Limón fixed a gaze to seize hearts on Higuerra, silently damning him for his usual conciliatory approach. “We must also talk about how we're going to deal with this vicious gang element.”

“The Ra-Falcons security are not the police,” Cady asserted.

“But”—the long finger went to work again—“Absalla does employ those he admits are ex-gang members. They can find out who killed the Cruzados. If they don't know already.”

“I've asked my people what they've heard, and no one knew about any rumor to harm the Cruzados. And of course we will continue to ask around to see if we can find out anything.” Then he used his index finger on Limón.

“Yes, some of the Ra-Falcons used to be gang members,” Absalla continued. “They come from these impoverished neighborhoods.

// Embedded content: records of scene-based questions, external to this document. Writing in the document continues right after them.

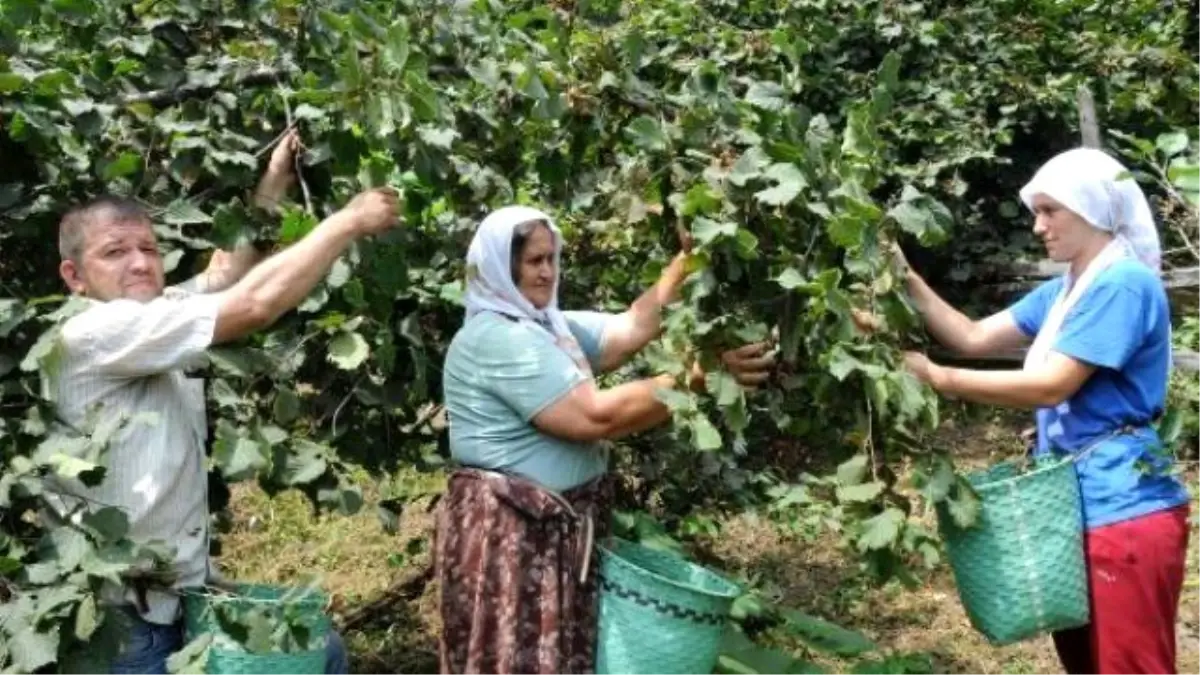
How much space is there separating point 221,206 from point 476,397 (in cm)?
67

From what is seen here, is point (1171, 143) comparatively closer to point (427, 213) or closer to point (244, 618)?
point (427, 213)

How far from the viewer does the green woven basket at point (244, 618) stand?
270 centimetres

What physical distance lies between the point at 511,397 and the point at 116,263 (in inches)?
31.0

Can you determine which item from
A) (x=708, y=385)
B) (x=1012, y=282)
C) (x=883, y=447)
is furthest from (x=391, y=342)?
(x=1012, y=282)

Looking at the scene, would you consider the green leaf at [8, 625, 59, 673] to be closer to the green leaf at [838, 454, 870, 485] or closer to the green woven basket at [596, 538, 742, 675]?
the green woven basket at [596, 538, 742, 675]

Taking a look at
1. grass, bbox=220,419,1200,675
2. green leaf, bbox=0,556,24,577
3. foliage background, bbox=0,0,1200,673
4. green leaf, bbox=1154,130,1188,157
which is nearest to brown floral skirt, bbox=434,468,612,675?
foliage background, bbox=0,0,1200,673

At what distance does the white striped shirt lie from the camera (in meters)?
2.67

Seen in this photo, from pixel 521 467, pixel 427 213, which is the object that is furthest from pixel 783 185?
pixel 427 213

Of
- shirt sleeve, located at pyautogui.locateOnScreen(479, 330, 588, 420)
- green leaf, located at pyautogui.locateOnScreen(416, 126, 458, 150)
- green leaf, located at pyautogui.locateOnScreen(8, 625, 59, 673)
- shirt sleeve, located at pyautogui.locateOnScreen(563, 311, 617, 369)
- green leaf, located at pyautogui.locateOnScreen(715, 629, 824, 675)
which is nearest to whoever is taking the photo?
green leaf, located at pyautogui.locateOnScreen(8, 625, 59, 673)

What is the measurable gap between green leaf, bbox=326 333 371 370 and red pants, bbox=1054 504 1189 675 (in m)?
1.50

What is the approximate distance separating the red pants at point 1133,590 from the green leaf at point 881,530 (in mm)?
541

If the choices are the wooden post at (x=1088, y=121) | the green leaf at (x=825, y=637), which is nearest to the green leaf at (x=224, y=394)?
the green leaf at (x=825, y=637)

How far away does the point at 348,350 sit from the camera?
305 cm

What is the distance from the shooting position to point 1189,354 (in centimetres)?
564
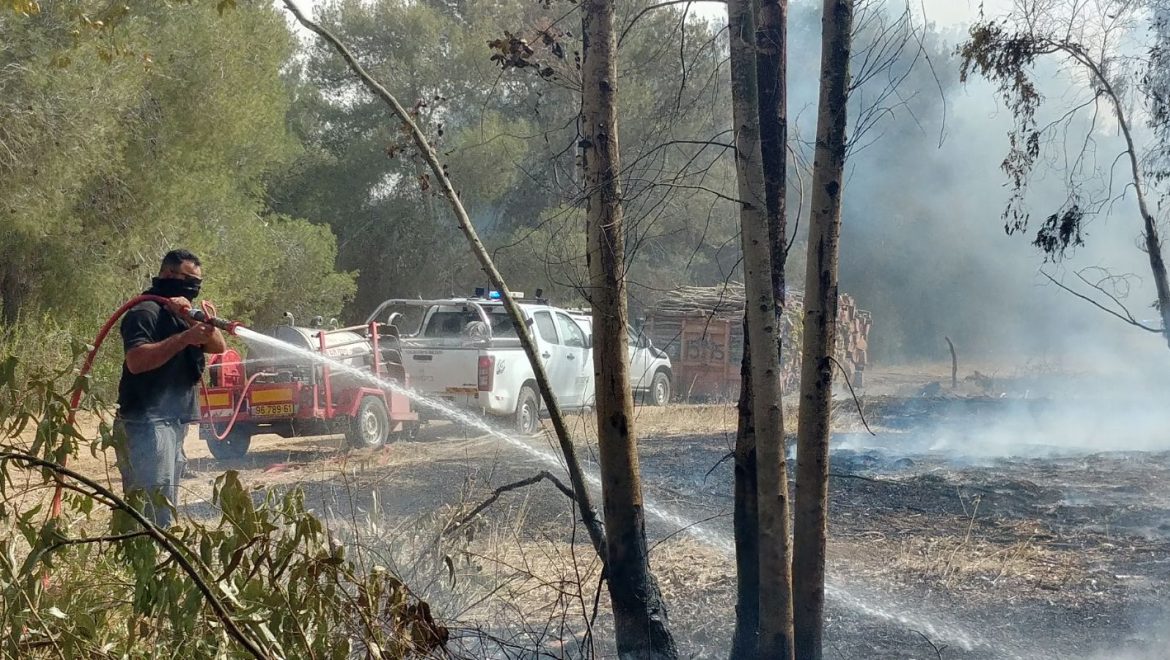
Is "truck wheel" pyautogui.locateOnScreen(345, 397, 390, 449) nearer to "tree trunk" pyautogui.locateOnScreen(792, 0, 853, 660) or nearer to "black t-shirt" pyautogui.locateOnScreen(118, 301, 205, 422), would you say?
"black t-shirt" pyautogui.locateOnScreen(118, 301, 205, 422)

They are also young men and women who have decided to turn their lives around, and give something back. This is not so-called, it is a fact. None of my crew are criminals. They wouldn't be on the patrol if they weren't disciplined and dedicated.”

“Some of them used to be Scalp Hunters though, right?” Mrs. Graves, who'd been quiet until now, asked.

“Yes,” Absalla answered. “Just as some of them used to be members of one or more of the Rolling Daltons set or the Del Nines.”

Mrs. Limón leaned forward again, her heavy breasts expanding against the edge of the table. “What's important is that everybody around the Rancho says it was the Scalp Hunters who firebombed the Cruzados' apartment. The little bastards set the fire off in the girls' room. They broke the window and shoved their …”—she paused, searching for the word—“Molotov right in there between the bars.” Her sunken face testified to the cruelty of the crime.

“How do you know that?” Cady inquired.

“It's common knowledge,” she barked.

“I don't mean the rumor about who set the fire,” Cady clarified. “I mean how do you know where the device went off less than two days after the incident.”

“I have friends on the fire commission,” she said proudly.

She bestowed on Absalla a sidelong glance, which seemed to imply she also had friends on other commissions—like the one that oversaw the police department. He felt like backhanding her.

“I've already sat down with my sergeants to figure out how we can change our patrols to best cover the complex during the off-hours. But I'm afraid it's difficult without putting more people on staff.”

Limón snickered but didn't say anything.

Cady said, “We're under the knife on this, Mr. Absalla. As you know, the owners of this property will soon be allowed by the Housing and Urban Development Department to place the Rancho on the private market. To counter that, we have to have a two-thirds majority of the families organized to agree to buy the property for themselves. If the residents vote to incorporate as a limited-equity cooperative, we can qualify for federal grants and loans to do so.”